▶ **Your goal**
Copy the material from the line with "What do you" to the line with "2.98 metres", switching "shoreline" to "coastline" and leaving everything else the same.

▶ **Provided entries**
·····

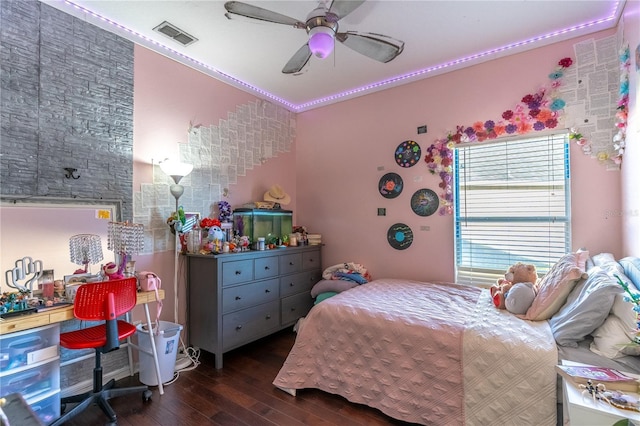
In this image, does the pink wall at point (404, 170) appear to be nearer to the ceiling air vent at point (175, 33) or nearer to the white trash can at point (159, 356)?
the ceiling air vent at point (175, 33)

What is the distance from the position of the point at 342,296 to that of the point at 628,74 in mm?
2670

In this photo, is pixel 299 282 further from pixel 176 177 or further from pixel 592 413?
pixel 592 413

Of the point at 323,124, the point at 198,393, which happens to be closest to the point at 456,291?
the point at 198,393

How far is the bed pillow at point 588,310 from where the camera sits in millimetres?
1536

·····

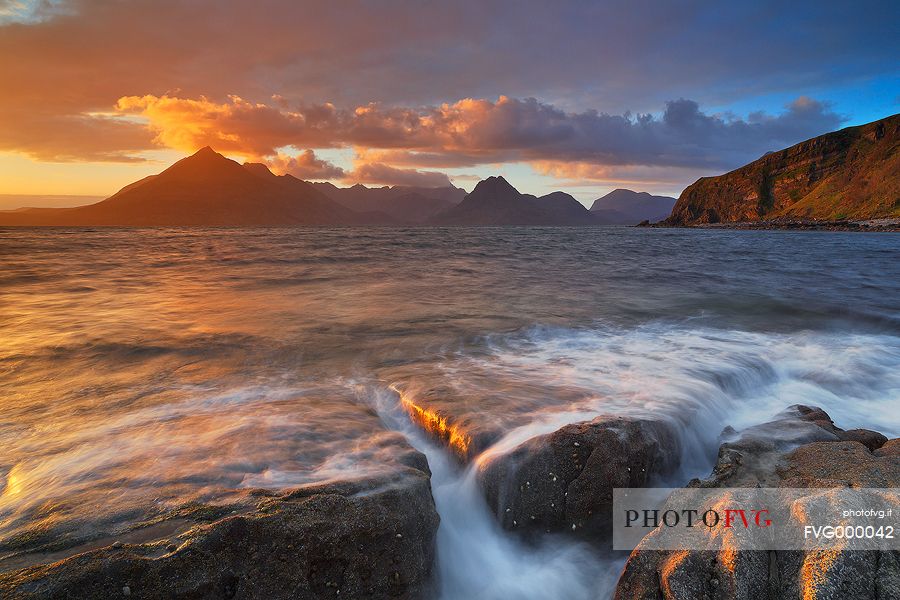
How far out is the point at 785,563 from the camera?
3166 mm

·····

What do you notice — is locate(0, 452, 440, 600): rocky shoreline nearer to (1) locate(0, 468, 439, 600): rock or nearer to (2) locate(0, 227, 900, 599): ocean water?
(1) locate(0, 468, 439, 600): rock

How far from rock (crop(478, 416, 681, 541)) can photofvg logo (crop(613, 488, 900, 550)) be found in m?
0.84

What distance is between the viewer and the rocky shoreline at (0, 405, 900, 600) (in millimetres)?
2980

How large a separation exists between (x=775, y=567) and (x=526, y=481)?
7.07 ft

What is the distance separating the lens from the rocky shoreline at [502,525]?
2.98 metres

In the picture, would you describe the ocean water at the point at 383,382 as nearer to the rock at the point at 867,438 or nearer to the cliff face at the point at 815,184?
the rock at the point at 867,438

·····

▶ **Answer to this exercise**
What do you notice — is locate(0, 452, 440, 600): rocky coastline nearer to (1) locate(0, 468, 439, 600): rock or nearer to (2) locate(0, 227, 900, 599): ocean water?
(1) locate(0, 468, 439, 600): rock

How far from rock (crop(478, 416, 681, 541)) can photofvg logo (crop(613, 488, 900, 550)) be found in m?
0.84

What distance is between the viewer and the rocky coastline at (0, 405, 900, 600) (in millimetres)?
2980

How large a separation exists between (x=775, y=567) and (x=526, y=481)?
7.07 ft

What is the distance separating the lens from the rocky coastline at [502,525]?
2.98 metres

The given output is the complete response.